Abstract Objective Patients with autoimmune diseases were advised to shield to avoid coronavirus disease 2019 (COVID-19), but information on their prognosis is lacking. We characterized 30-day outcomes and mortality after hospitalization with COVID-19 among patients with prevalent autoimmune diseases, and compared outcomes after hospital admissions among similar patients with seasonal influenza. Methods A multinational network cohort study was conducted using electronic health records data from Columbia University Irving Medical Center [USA, Optum (USA), Department of Veterans Affairs (USA), Information System for Research in Primary Care-Hospitalization Linked Data (Spain) and claims data from IQVIA Open Claims (USA) and Health Insurance and Review Assessment (South Korea). All patients with prevalent autoimmune diseases, diagnosed and/or hospitalized between January and June 2020 with COVID-19, and similar patients hospitalized with influenza in 2017–18 were included. Outcomes were death and complications within 30 days of hospitalization. Results We studied 133 589 patients diagnosed and 48 418 hospitalized with COVID-19 with prevalent autoimmune diseases. Most patients were female, aged ≥50 years with previous comorbidities.
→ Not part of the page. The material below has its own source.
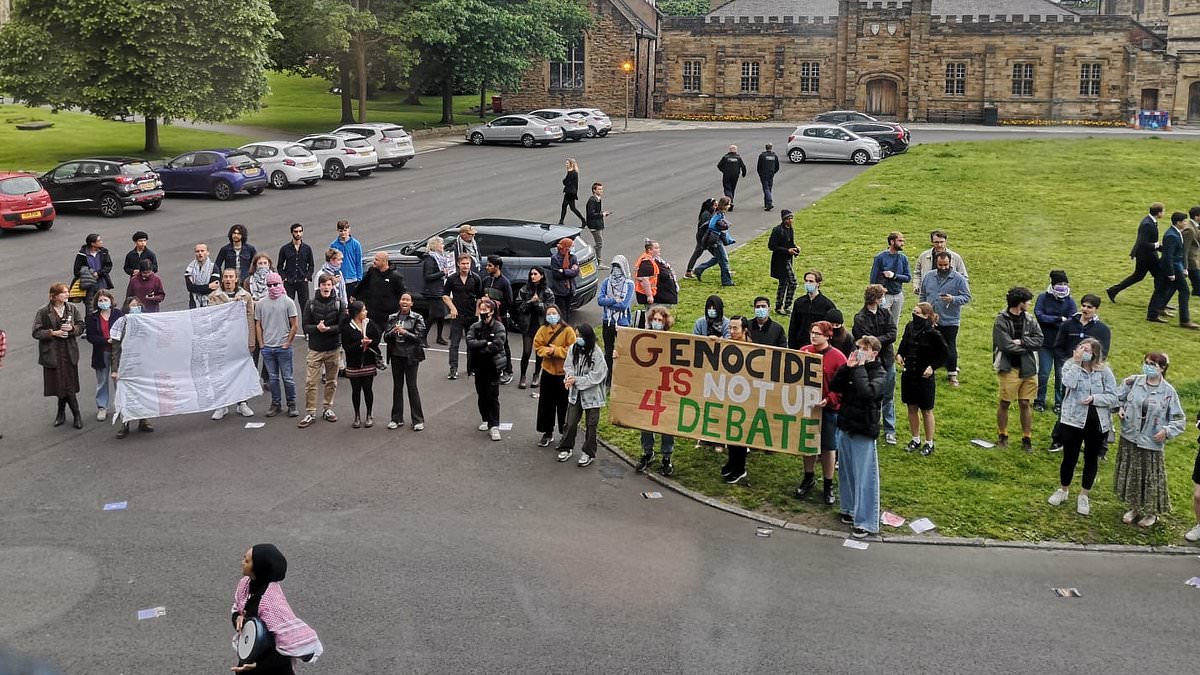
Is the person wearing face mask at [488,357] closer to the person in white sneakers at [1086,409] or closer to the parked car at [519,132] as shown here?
the person in white sneakers at [1086,409]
The prevalence of hypertension (45.5–93.2%), chronic kidney disease (14.0–52.7%) and heart disease (29.0–83.8%) was higher in hospitalized vs diagnosed patients with COVID-19. Compared with 70 660 hospitalized with influenza, those admitted with COVID-19 had more respiratory complications including pneumonia and acute respiratory distress syndrome, and higher 30-day mortality (2.2–4.3% vs 6.32–24.6%). Conclusion Compared with influenza, COVID-19 is a more severe disease, leading to more complications and higher mortality.